News that development work on the Wakamoekau Community Water Storage Scheme has been halted should be deeply troubling to every resident of the Wairarapa, the region’s Federated Farmers President David Hayes says.
“Water storage is critical to the future of our towns and rural hinterland, to employment, production and the health of our rivers and wider environment.”
The Wakamoekau scheme was seen as a foundation block of the Wairarapa Water Resilience Strategy.
“It’s highly concerning we have stumbled at the first step,” David said.
“I grew up in South Australia – the driest state on the driest continent. I’ve seen how severe water shortages undercut so many aspects of life.
“The Wairarapa must not underestimate the shock that climate change-accelerated lack of water will mean to our Wairarapa communities and to the environment. It is time to act!
“The strategy launched earlier this year and led by Dame Margaret Beasley was clear that it needed to be fully implemented if we are to address the impacts of climate change. We cannot pick and choose.”
Wairarapa Water Ltd should be congratulated for the work it put in on the Wakamoekau scheme. It highlighted how capturing water at times of high flow and storing it for summer and autumn dry periods can help maintain river levels above minimum flows and provide desperately needed water to the community, industry and farming.

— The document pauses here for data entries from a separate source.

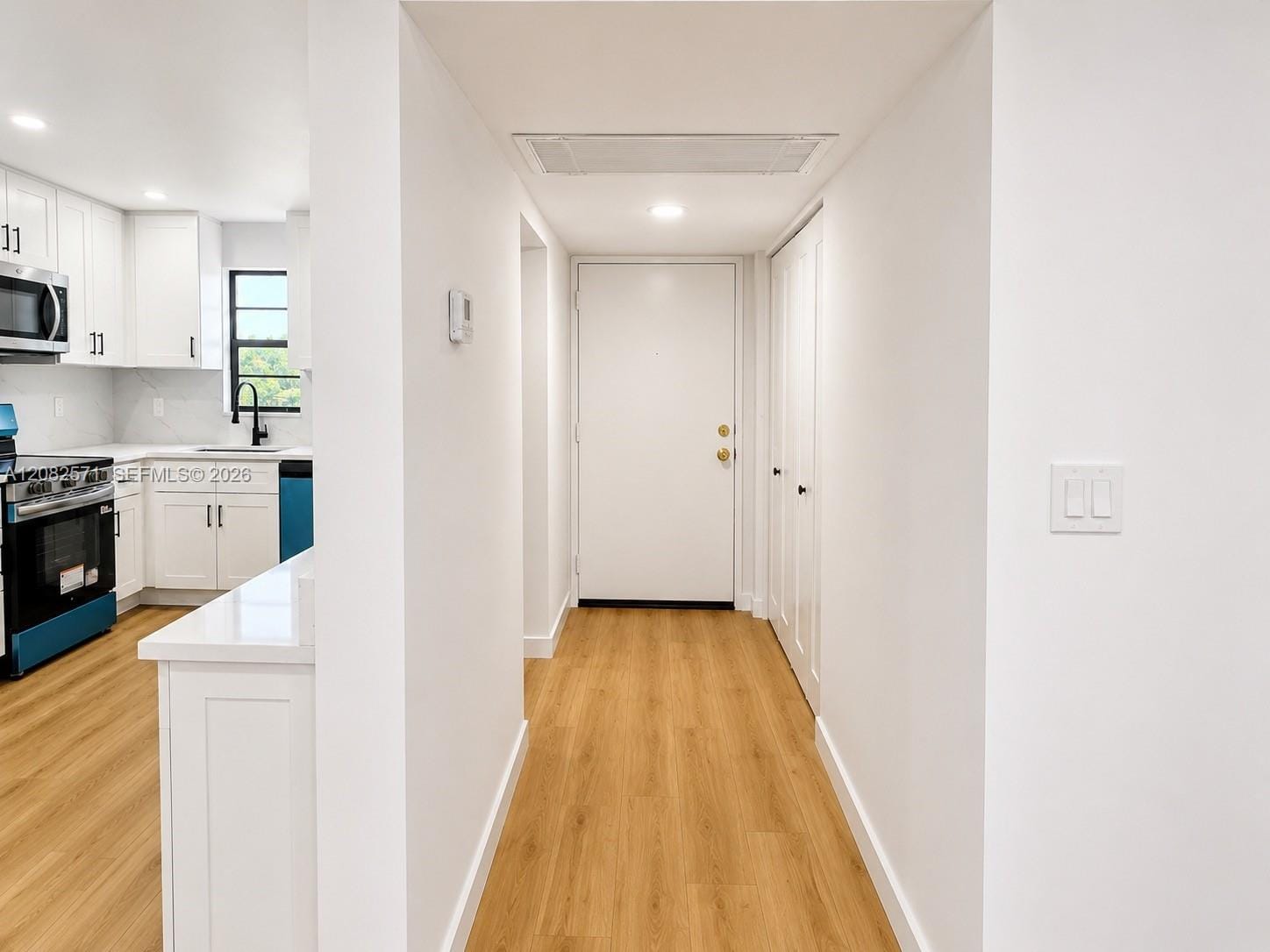 9233 SW 8th Street 207 — photo 3
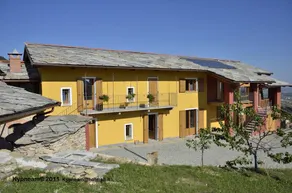 Agricola Bargiolina: La finestrella - Image 5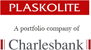Plaskolite a portfolio company of Charlesbank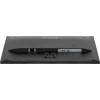 iiyama 23,8" ProLite XU2493HS-B6 IPS LED XU2493HS-B6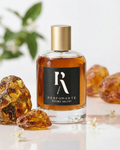 N' ROYAL AMBER ORIENTICA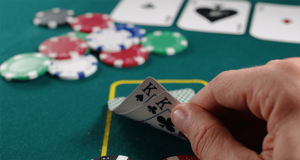 Smart Financial Tips for Responsible Gambling in Online Casinos Smart Financial Tips for Responsible Gambling in Online Casinos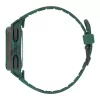 Adidas Orologio digitale unisex AOST23573 45mm nero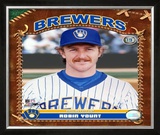 Robin Yount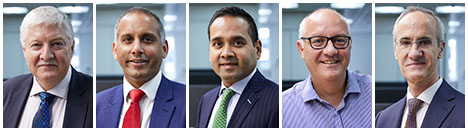 Insurance_AM_roundtable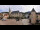 Webcam in Megève, 9.2 km entfernt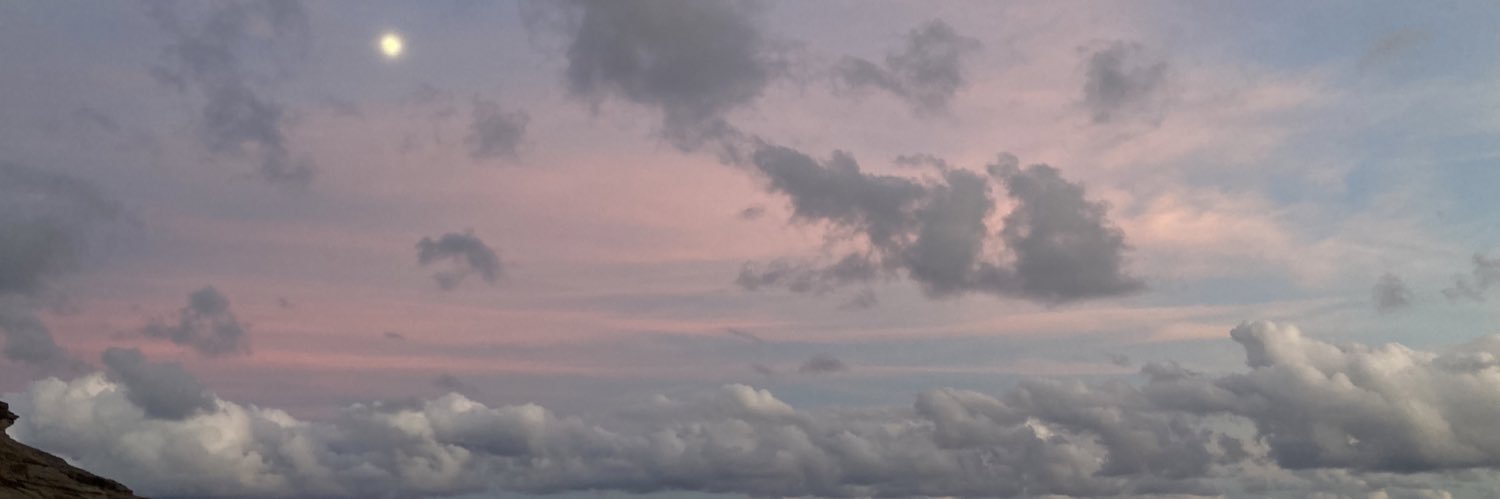 FreedmanJared's profile banner image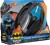 Batman - Ninja Strike - Katana Blade Batwing Figur Legesæt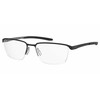 Akiniai UNDER ARMOUR UA5051G003F41. Akiniai, Kolor juoda. Mężczyzna.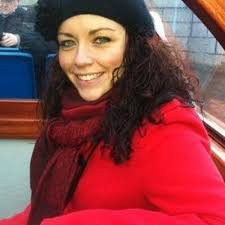 Cheryl Cousins (@couzzie1112)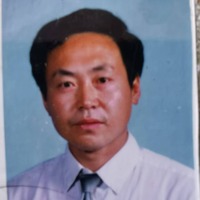 刘来宁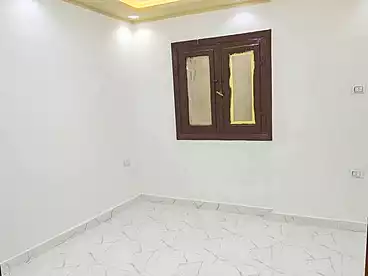 شقق للبيع في شارع الحديد والصلب، الهانوفيل، 140 متر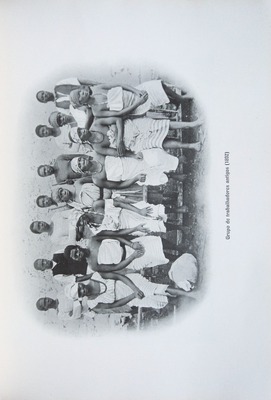 sadacosta-1110jc017_2.jpg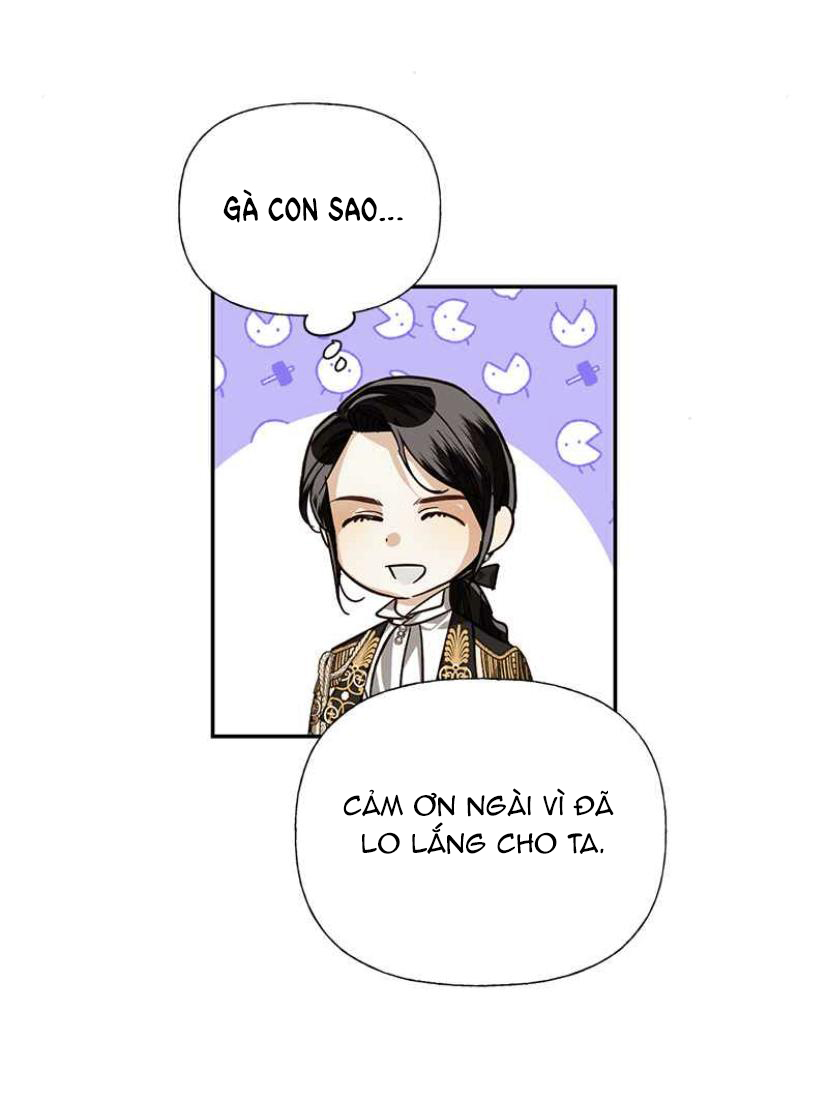 Hậu Cung Của Nữ Chính chapter 28 - Trang 65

“Storage is the only practical initiative for resilience going forward. Really, the only strand of the Wairarapa Water Resilience Strategy that was being actively worked on was the Wakamoekau scheme. With that halted, we have nothing on the table but we still have a solid set of recommendations in the strategy that now need to be properly resourced and managed,” David said.
The environmental planning framework is complex and changing rapidly, and this decision by Wairarapa Water Ltd underlines the fact that planning framework is not yet fit for purpose.
“It is creating barriers that are preventing sound management of the most important issue facing our rural and urban communities.
“We can all continue to be more efficient with water use but that’s not going to be enough for the future of towns and farms,” David said.
It is very likely that farmland will be seen as more valuable subdivided for housing and precious production space with shrink. Over time much of the region will evolve into a suburb of Wellington, with ongoing water supply challenges and impacts for our rivers and catchments.
“What we value about the region we call home will be lost.
“Federated Farmers wants to to see the consequences of climate change on our rivers and communities properly mitigated through implementing a full range of practical initiatives, including storage. This needs strong leadership, sound governance and must be well resourced.”